Talk to your pastor; he will give you the best advice. Anthony is a GREAT name.


#13

I meant that there is no huge hurry to get your son Anthony ( great name ) baptised if there was a difference between now and a few weeks.

What does a “few weeks” mean in the Catechism? Most parish baptisms I have seen, the babies look to be about 3 months old?

I dunno… :shrug:


#14

A person can die in a few weeks…but I guess for a big party I would risk my childs salvation:rolleyes:

From Canon Law…Can. 867 §1. Parents are obliged to take care that infants are baptized in the first few weeks; as soon as possible after the birth or even before it, they are to go to the pastor to request the sacrament for their child and to be prepared properly for it.

But what does the Church know:rolleyes:


#15

?!?!? I am of the opinion that if an infant dies without baptism, the Lord will have mercy.

I am a convert, and was not baptised until I was 19 years old. I spent 9 months in RCIA. RCIA obviously thought there was no urgency to have me baptised until I was ready…


#16

You had baptsim of desire:)
Baptism of desire is the implicit desire for
baptism of water by a person who makes an act of perfect love of God,
based on faith and with a sincere sorrow for one’s sins. Such was the case
in the Acts of the Apostles, when Peter encountered pagans who, moved by
the grace of the Holy Spirit, proclaimed the greatness of God. “Peter
himself then said, ‘Could anyone refuse the water of baptism to these
people, now they have received the Holy Spirit…?’” (Acts 10:46-47).

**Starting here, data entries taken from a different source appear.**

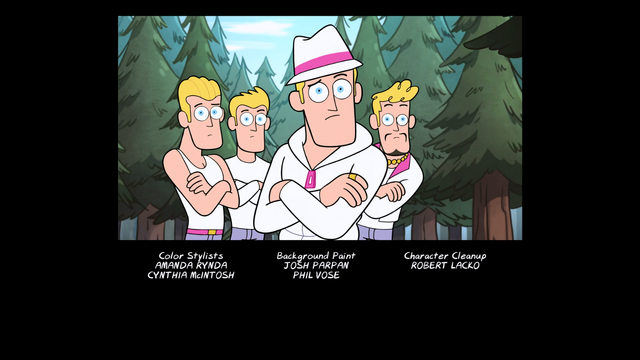 File:S1e17 end 4.png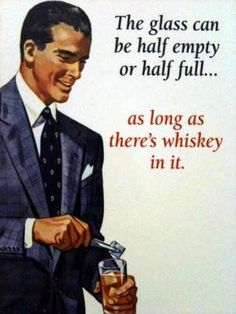 true. more like vodka though.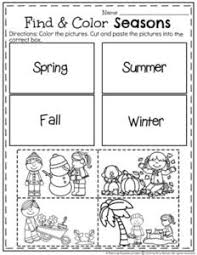 december preschool worksheets planning playtime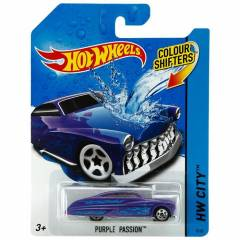Hot Wheels Renk De�i�tiren Ara�lar Purple Passio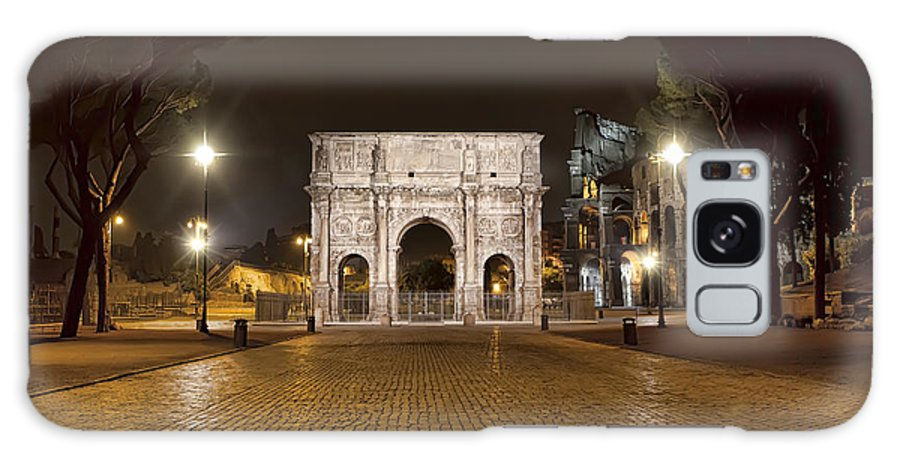 Italy Galaxy S8 Case featuring the photograph Arch At Night by Janet Fikar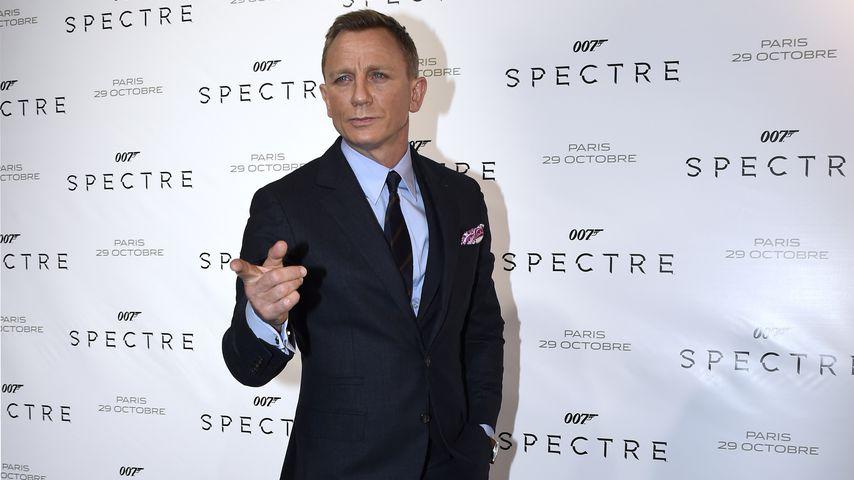 Daniel Craig im Pub: Turbo-Trinken wegen Fan-Belagerung!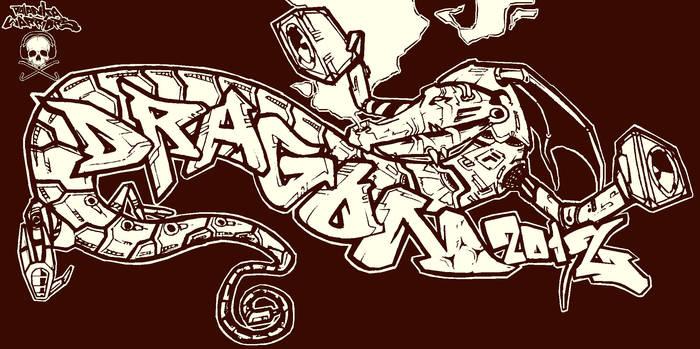 dragon 2012 palanka warriors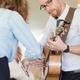 1404937657_small_thumb_osheeran_hesterman_dan_and_melissa_photography__bryceandclare4611_low
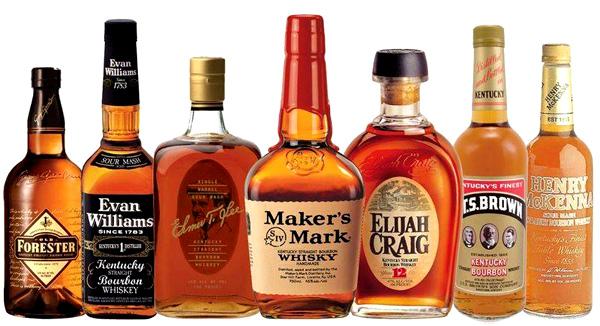 bourbon-whiskey.jpg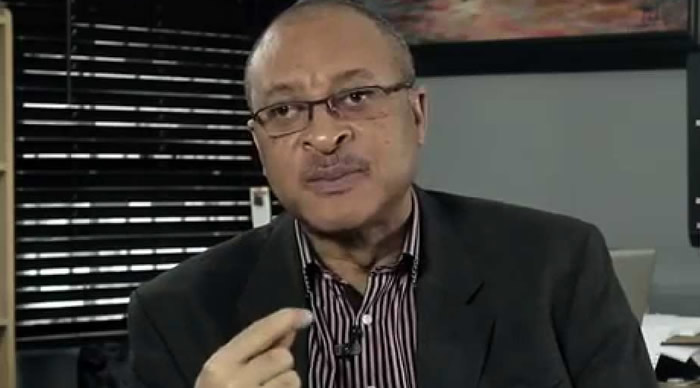 Pat Utomi charges FG to rescue Nigeria from recession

Catechism of the Catholic Church states: “Those who die for the faith, those who are catechumens, and all those who, without knowing of the Church but acting under the inspiration of grace, seek God sincerely and strive to fulfill his will, are saved even if they have not been baptized” (CCC 1281; the salvation of unbaptized infants is also possible under this system; cf. CCC 1260–1, 1283).


#17

haha ok. Gotcha.


#18

I am sure that God will have mercy. But do you want to risk your childs salvation because you wanted to wait to baptize them so you could have a party?


#19

Sorry but what is so funny? I guess I missed the joke:confused:


#20

Yeah, yeah, yeah. The OP isn’t being cavalier or negligent. The child is now healthy and not at undue risk. This isn’t 1854, when infant deaths were much more common.

I could die tomorrow, too, but I’m not scheduling last rites.